Start with an epigraph
If the teacher has requested such an essay, you won’t have any problems being funny in your writing. But, what if it was your idea to write a funny essay? Here is a suggestion: provide your essay with a professional an scientific look by starting with an epigraph on humor. It will probably make the reader smile and prepare them for your funny intentions.
An epigraph is a phrase or quotation (and sometimes poem) set at the beginning of a text. This epigraph may serve as a preface, introduction, example or counter-example for the following. Here are some ideas on epigraphs on sense of humor:
– Common sense and a sense of humor are the same thing, moving at different speeds. A sense of humor is just common sense, dancing. (William James)

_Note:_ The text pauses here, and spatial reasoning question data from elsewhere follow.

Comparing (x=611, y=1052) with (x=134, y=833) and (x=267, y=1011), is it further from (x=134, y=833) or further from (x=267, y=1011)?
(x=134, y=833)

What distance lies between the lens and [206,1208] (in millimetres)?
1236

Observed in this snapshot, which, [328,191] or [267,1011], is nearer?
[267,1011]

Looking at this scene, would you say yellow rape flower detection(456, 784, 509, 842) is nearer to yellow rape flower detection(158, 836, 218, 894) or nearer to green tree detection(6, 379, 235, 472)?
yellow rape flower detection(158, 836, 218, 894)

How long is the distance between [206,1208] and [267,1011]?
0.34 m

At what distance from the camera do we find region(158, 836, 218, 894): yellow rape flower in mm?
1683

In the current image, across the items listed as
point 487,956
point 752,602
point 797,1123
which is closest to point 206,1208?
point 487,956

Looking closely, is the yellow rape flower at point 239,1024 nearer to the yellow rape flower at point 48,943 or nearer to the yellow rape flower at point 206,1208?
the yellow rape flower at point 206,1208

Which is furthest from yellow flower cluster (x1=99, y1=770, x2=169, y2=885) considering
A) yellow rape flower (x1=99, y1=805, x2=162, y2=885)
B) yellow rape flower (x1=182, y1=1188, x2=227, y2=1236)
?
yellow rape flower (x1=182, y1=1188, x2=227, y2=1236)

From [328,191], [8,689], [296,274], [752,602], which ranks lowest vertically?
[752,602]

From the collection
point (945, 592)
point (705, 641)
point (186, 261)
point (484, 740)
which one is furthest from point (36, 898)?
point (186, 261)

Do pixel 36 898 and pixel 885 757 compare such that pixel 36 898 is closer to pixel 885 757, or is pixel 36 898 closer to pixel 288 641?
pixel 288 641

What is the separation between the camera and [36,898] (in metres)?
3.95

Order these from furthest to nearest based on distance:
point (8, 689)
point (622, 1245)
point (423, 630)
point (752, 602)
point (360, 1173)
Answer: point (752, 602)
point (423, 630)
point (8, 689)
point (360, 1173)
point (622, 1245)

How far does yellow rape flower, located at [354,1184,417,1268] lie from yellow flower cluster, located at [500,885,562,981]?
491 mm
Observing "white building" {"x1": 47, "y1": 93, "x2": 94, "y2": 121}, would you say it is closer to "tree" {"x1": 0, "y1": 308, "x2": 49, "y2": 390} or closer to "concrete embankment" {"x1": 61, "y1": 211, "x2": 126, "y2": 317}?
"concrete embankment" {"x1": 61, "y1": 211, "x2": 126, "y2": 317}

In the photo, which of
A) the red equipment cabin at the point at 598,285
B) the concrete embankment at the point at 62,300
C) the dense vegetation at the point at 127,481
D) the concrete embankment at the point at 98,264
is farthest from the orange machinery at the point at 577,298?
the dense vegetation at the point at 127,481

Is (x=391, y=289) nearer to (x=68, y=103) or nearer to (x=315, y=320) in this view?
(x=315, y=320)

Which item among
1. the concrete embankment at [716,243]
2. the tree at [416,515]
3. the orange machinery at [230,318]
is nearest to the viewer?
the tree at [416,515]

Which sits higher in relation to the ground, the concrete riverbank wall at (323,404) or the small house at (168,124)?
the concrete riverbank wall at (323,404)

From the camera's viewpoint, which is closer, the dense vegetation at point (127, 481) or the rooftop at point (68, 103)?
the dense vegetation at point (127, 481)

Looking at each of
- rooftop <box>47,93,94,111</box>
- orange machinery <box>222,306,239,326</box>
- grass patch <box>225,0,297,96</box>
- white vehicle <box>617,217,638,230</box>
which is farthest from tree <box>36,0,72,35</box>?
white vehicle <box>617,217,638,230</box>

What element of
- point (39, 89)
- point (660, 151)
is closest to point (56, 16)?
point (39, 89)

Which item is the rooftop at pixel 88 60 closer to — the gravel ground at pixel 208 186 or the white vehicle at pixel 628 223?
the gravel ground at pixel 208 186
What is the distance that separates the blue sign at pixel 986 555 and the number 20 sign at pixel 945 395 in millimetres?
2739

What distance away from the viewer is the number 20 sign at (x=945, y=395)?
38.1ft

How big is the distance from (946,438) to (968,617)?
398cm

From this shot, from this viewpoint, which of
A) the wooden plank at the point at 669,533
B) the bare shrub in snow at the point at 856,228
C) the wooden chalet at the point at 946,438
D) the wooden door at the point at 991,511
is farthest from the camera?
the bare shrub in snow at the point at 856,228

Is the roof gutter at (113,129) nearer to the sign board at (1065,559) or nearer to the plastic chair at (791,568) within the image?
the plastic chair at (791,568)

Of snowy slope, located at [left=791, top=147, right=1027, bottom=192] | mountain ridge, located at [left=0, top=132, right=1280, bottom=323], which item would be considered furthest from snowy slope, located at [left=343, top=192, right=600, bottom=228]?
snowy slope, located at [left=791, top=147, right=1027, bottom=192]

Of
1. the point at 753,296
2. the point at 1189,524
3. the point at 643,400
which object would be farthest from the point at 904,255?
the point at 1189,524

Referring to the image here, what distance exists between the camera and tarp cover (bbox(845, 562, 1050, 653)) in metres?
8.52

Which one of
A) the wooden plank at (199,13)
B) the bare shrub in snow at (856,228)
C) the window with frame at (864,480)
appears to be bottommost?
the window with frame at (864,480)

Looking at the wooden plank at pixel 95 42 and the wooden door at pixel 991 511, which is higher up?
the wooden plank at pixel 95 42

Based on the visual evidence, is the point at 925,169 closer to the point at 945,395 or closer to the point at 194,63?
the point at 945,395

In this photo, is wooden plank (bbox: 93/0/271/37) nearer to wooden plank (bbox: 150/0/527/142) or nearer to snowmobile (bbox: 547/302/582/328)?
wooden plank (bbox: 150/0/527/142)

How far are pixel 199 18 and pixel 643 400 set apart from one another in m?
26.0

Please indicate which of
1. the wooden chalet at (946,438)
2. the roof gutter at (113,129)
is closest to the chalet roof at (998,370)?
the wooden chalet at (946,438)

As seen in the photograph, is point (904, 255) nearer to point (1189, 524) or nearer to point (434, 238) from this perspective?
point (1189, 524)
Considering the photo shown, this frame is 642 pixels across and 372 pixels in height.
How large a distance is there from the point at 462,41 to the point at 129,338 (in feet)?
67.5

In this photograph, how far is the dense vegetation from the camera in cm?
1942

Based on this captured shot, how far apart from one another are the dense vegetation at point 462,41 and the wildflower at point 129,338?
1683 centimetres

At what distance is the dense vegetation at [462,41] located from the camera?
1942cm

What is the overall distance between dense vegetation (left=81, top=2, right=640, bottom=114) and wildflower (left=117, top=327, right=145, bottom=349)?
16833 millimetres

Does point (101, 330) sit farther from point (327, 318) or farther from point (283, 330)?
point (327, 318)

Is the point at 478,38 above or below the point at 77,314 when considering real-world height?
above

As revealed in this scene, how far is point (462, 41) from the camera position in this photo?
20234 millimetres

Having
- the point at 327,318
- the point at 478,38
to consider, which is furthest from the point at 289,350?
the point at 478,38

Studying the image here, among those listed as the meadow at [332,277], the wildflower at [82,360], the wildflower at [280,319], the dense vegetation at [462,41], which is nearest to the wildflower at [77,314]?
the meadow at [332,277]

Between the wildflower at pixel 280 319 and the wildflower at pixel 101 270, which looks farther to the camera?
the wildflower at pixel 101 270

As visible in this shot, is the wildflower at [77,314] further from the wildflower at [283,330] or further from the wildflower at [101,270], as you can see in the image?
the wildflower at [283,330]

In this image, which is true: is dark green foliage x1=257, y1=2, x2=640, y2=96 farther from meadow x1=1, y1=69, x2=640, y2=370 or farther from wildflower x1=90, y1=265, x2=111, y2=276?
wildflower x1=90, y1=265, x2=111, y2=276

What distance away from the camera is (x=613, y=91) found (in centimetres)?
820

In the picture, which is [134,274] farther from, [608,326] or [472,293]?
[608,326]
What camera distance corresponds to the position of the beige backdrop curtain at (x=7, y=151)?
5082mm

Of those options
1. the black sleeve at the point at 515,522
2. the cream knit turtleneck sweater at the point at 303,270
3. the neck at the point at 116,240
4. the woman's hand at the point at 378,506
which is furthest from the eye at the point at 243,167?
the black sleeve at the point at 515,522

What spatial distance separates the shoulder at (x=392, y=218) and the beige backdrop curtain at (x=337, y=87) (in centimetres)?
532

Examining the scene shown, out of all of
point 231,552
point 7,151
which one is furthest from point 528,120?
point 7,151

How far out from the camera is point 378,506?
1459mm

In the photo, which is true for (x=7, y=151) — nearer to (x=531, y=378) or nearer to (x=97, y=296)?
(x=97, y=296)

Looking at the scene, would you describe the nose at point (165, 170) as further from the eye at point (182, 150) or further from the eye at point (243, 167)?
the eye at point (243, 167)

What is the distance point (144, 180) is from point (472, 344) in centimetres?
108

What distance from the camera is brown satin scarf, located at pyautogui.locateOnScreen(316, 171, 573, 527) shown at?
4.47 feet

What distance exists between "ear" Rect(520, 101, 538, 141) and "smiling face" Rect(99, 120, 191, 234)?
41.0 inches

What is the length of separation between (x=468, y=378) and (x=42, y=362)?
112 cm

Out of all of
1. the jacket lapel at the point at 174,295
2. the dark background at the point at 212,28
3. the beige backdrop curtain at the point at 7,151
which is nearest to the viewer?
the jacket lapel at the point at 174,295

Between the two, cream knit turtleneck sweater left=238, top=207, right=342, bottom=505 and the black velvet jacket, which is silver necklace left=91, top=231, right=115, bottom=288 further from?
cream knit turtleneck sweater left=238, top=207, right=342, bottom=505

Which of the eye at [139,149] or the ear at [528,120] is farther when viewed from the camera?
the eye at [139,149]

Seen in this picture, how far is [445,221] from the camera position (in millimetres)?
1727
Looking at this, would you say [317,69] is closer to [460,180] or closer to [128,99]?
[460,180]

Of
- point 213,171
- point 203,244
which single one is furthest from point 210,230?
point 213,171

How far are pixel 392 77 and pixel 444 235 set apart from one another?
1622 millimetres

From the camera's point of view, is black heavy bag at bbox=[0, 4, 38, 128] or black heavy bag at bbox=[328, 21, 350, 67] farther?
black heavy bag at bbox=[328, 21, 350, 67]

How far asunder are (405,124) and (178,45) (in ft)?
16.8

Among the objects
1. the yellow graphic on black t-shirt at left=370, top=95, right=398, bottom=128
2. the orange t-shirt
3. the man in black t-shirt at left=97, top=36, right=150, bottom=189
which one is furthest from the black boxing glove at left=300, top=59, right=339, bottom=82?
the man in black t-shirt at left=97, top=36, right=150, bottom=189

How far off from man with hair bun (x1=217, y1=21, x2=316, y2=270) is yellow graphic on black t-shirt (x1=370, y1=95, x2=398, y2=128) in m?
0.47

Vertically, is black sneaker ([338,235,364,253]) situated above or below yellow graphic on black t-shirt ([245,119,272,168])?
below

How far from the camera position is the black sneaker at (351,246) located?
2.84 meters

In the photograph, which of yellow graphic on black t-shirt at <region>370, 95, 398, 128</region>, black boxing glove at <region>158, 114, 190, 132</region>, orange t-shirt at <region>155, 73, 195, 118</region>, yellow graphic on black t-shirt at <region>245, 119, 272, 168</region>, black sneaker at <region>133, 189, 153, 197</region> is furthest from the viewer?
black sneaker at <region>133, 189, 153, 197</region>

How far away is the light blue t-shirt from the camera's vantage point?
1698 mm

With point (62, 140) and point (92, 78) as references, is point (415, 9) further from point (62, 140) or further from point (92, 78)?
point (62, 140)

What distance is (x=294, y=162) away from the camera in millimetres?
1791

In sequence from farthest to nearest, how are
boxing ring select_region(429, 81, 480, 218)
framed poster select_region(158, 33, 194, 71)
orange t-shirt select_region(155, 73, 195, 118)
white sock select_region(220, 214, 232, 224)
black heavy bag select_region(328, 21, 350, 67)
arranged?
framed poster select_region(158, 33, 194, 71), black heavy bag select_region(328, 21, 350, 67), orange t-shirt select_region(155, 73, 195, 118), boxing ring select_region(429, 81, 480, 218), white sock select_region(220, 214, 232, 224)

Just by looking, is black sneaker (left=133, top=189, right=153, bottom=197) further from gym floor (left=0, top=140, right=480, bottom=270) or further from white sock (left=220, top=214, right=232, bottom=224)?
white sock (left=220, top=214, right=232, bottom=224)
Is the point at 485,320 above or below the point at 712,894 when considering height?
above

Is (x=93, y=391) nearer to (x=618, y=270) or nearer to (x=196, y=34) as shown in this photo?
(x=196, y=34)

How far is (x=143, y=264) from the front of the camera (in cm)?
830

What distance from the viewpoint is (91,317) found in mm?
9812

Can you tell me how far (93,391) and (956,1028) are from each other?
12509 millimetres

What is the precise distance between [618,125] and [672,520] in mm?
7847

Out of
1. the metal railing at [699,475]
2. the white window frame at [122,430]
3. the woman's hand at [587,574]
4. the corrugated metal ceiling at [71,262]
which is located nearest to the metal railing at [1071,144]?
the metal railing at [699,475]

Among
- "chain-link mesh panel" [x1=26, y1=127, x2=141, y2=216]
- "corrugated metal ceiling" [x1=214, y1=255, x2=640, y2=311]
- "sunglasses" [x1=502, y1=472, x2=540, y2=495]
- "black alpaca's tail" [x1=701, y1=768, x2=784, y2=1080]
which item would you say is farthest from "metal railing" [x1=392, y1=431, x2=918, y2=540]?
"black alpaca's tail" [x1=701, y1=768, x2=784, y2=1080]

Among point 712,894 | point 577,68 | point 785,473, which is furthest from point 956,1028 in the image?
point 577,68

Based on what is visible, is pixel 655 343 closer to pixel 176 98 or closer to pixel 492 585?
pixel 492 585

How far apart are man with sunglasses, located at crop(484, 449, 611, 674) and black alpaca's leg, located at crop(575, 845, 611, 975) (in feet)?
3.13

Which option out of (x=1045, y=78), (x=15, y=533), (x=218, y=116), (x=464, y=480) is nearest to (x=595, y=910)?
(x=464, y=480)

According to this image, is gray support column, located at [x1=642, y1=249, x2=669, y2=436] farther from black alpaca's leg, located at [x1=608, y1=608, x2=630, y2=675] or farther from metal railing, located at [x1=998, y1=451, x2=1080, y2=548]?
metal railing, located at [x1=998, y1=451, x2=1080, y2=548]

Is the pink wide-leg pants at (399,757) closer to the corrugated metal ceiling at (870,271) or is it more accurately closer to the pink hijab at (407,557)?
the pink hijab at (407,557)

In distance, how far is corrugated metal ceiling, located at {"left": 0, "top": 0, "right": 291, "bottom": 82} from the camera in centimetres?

– A sense of humor is part of the art of leadership, of getting along with people, of getting things done. (American 34th President, Dwight David Eisenhower)
– Humor is the great thing, the saving thing. The minute it crops up, all our irritation and resentments slip away, and a sunny spirit takes their place. (Mark Twain)
– Humor is just another defense against the universe. (Mel Brooks)
– Humor is reason gone mad. (Groucho Marx)
When writing funny essays, the student may apply all kinds of language resources, such as the following.
– Alliteration: It consists in repeating the same consonant sound at the beginning of two or more words in close succession. It is commonly used in nursery rhymes or tongue-twisters. For example: “Peter Piper picked a peck of pickled peppers …”.
– Irony: It shows a discordance that goes strikingly beyond the most simple and evident meaning of words or actions. Verbal and situational irony is often intentionally used as emphasis in an assertion of a truth. For example: the proposition “It is a truth universally acknowledged, that a single man in possession of a good fortune, must be in want of a wife”, that is the beginning of Pride and Prejudice, in which Jane Austen tried to demonstrate quite the opposite, that is, that women are always desperately searching for a rich husband.
– Puns: A form of word play that deliberately exploits an ambiguity between similar-sounding words. For example: “We know that the Middle Ages are called the Dark Ages because there were many knights…”.